Speech is Silver, Silence is Golden: What do ASVspoof-trained Models Really Learn?
Nicolas M. M\"uller, Franziska Dieckmann, Pavel Czempin, Roman Canals,, Konstantin B\"ottinger, Jennifer Williams

TL;DR
This paper analyzes a dataset artifact in ASVspoof challenges where silence duration correlates with spoofing labels, revealing models may rely on silence duration rather than genuine speech features, affecting spoof detection reliability.
Contribution
The study uncovers the influence of silence duration artifacts in the dataset and demonstrates how models trained on silence features can achieve high accuracy, highlighting potential biases in spoof detection models.
Findings
Models trained solely on silence duration achieve up to 85% accuracy.
Silence trimming during preprocessing significantly worsens model performance.
Silence duration correlates with spoofing labels, affecting system score interpretation.

▶ **WHAT YOU ARE ASKED TO DO**
Using the summary of the ASVspoof silence study, explain in one to three sentences why the dataset artifact it describes affects the reliability of spoof detection.

▶ **MATERIAL**

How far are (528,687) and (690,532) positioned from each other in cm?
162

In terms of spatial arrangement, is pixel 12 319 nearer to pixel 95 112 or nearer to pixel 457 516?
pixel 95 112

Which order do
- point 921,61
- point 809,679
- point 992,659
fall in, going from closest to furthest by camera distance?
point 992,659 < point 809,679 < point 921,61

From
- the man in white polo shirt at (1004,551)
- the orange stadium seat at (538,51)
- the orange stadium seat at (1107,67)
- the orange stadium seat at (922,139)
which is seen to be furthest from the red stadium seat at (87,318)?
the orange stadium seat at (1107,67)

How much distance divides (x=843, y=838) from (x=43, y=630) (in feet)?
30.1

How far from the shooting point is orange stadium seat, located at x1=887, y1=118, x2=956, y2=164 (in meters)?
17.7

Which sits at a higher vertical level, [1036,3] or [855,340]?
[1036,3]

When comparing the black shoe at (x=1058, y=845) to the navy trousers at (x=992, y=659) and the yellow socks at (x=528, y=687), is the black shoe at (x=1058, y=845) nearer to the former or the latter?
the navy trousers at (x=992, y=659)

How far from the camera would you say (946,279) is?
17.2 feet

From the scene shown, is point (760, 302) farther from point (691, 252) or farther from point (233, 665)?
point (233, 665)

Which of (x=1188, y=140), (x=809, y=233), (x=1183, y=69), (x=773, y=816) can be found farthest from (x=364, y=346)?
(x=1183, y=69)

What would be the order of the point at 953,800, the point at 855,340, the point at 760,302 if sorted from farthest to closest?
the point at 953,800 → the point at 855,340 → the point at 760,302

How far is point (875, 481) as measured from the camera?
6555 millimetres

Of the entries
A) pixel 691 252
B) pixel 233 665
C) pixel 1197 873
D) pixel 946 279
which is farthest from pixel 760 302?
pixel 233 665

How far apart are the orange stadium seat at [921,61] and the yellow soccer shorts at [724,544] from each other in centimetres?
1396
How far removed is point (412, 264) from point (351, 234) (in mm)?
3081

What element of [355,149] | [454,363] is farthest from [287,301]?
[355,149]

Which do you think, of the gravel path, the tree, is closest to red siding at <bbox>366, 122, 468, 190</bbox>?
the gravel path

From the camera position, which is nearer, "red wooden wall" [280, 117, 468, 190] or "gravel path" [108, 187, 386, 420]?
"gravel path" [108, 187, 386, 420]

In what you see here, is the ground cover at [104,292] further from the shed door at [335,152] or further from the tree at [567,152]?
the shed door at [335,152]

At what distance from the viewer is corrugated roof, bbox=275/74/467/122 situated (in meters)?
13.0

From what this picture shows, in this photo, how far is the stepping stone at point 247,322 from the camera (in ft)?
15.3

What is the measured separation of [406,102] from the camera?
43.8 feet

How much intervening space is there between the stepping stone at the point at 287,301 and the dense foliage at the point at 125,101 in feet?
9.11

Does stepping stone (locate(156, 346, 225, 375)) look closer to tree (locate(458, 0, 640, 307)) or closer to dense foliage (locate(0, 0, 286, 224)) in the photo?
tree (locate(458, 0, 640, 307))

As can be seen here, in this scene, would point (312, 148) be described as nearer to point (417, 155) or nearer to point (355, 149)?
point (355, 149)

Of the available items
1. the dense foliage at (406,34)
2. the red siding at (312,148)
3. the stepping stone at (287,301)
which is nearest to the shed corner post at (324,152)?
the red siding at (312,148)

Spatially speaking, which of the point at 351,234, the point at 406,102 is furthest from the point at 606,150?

▶ **EXERCISE ANSWER**
In the ASVspoof data, silence duration correlates with the spoofing labels. Models can therefore learn to rely on how long the silence lasts rather than on genuine speech features. The study shows this: models trained only on silence duration reach up to 85% accuracy.